‘Bruneians studying in UK prefer business, engineering courses’

National 2 minutes, 32 seconds

BANDAR SERI BEGAWAN

ENGINEERING and business courses still remain the top ‘strong’ undergraduate programmes preferred amongst Bruneian students, said the British High Commissioner to Brunei yesterday.

In an interview with the media during the Education UK exhibition held at The Empire Hotel and Country Club, David Campbell said there has been growing interest amongst Bruneian students looking to study in the United Kingdom in degree programmes like engineering and finance related courses.

He said the British High Commission has also seen an expansion in subjects studied in the entrepreneurship and creative arts area, adding that the UK offers a wide range of courses for Bruneians to choose from.

“We’ve seen over the years a broadening of interest as young people and families have identified different opportunities in different areas, but clusters in business and engineering have always been the strongest sectors as they are very much linked to what people see as specific job opportunities,” he said.

Campbell said the exhibition hoped to serve as a ‘one-stop-shop for future scholars and their families’ where interested students can speak with experts for guidance on scholarship application procedures, studies and life in the UK.

Forty British universities and colleges participated at the exhibition, offering interested students advice on courses, fees and accommodation options.

Experts from the Ministry of Education, including the Scholarship Unit and the National Accreditation Council, were also present to guide students on scholarship application procedures.

As part of the exhibition, British university representatives were also on hand to share tips on writing personal statements, how to choose courses and studying law in the UK.

Delivering a talk on ‘How to Write a Great Personal Statement’ was University of East Anglia representative Pete Ryan who touched on what students must avoid when writing personal statements.

He said the common mistakes applicants make when writing up their personal statements is having a boring introduction and trying to make too many points.

“Instead of listing so many good things about yourself, show it,” he said, adding that students should also demonstrate how they would fit in at the university they are applying to.

“Explain one or two things about the university that make it the best one for you.
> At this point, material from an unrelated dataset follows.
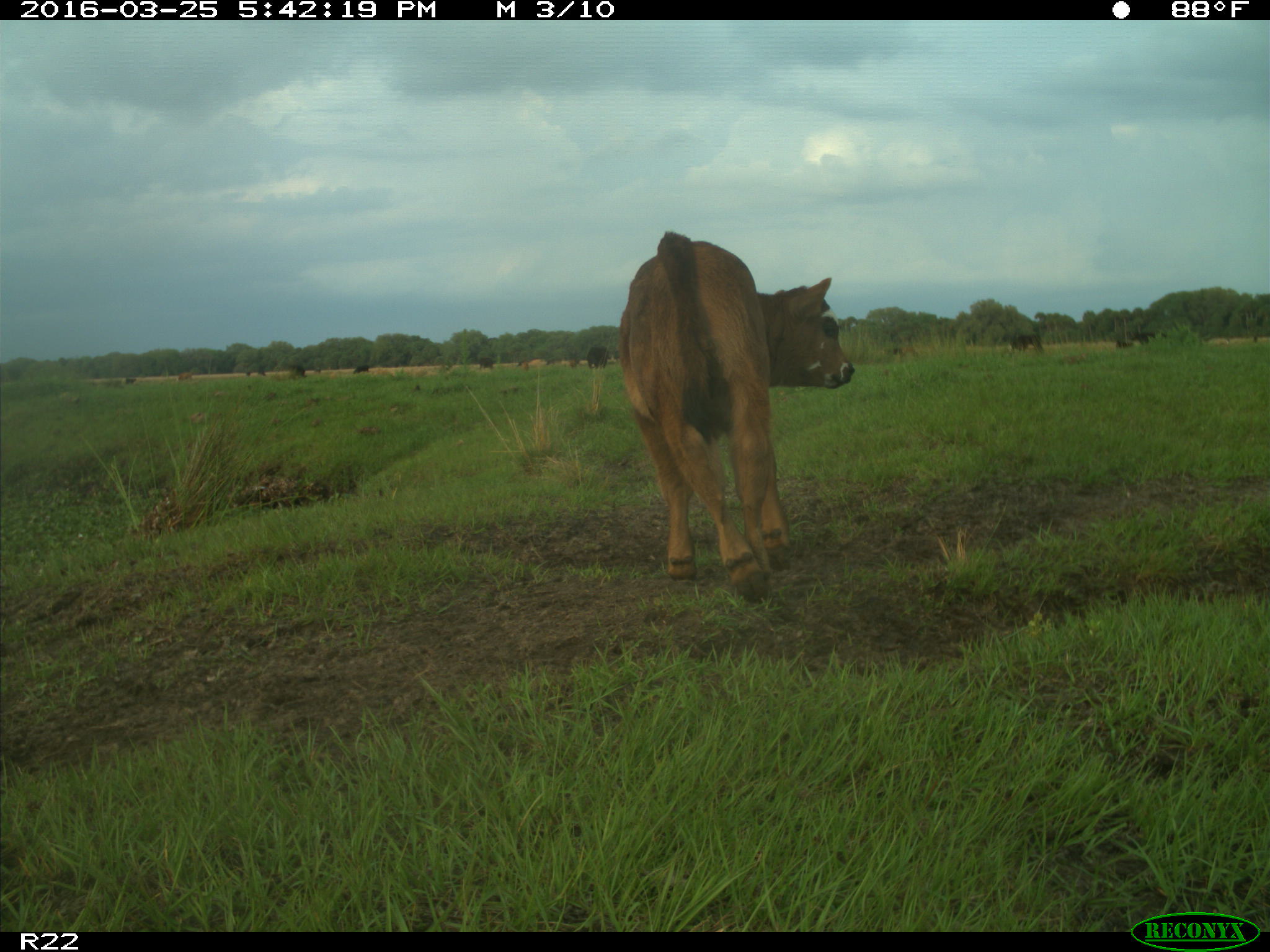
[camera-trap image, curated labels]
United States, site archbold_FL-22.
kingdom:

Make sure that you are not writing only the general things that can be true for any university, and tell why you want to study the course you picked,” he said.
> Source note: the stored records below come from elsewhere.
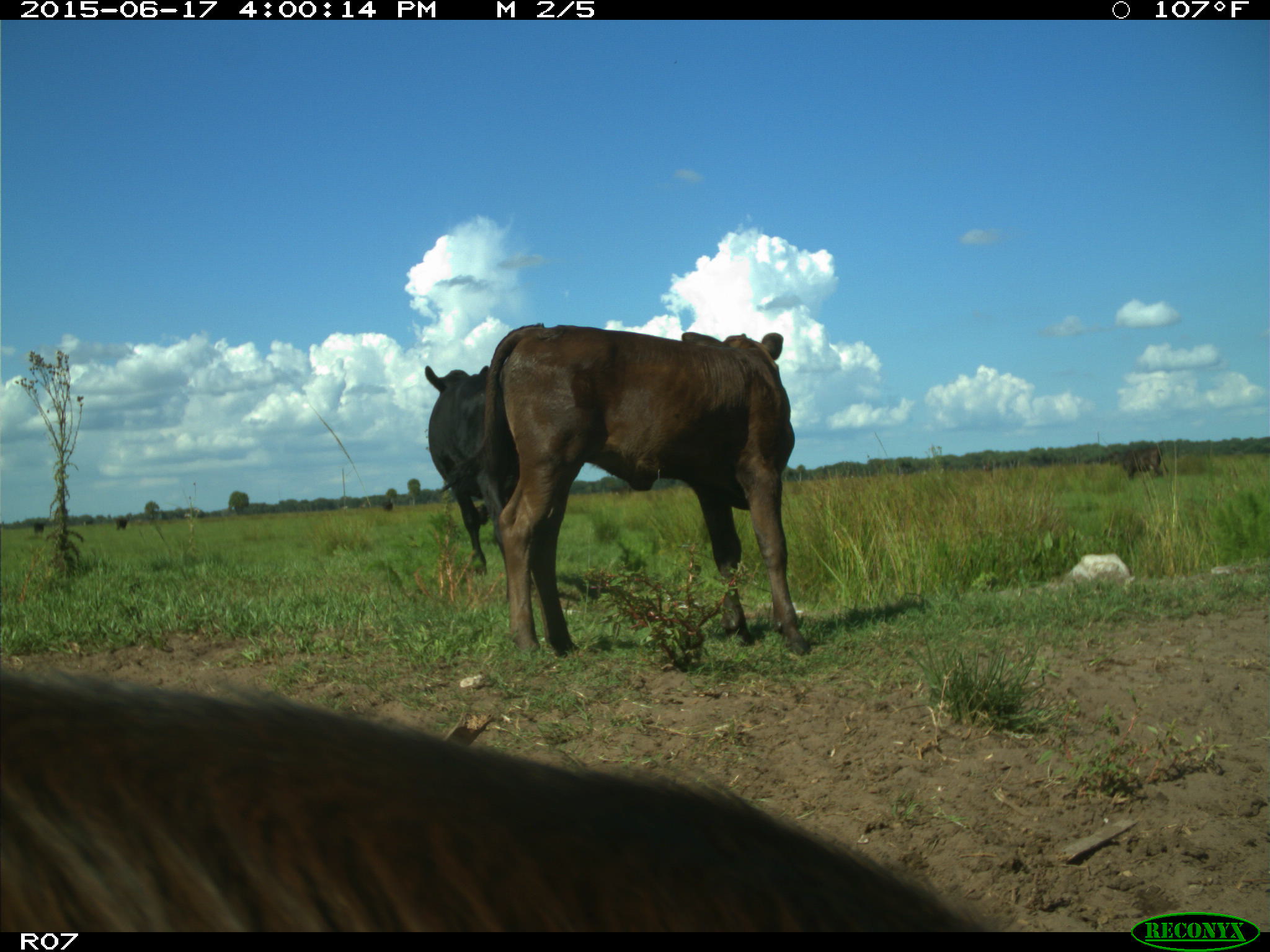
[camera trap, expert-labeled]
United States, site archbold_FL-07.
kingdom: Animalia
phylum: Chordata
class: Mammalia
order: Artiodactyla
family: Bovidae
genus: Bos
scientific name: Bos taurus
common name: domestic cow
Over 2,000 students registered for the exhibition, including O level students.

A teacher from St James School, Kevin Peralta, who was seen leading more than 10 Year 11 students, said ‘it is never too early to plan your academic future’.

Peralta said students in high-school should be encouraged to attend education exhibitions so they will have an idea about what area they want to study in for pursuing a career.

“I tell my students to focus on their strengths. If you don’t know what you want yet, explore your strengths. If you like maths, see what courses that are closely linked to maths you can take up,” he said.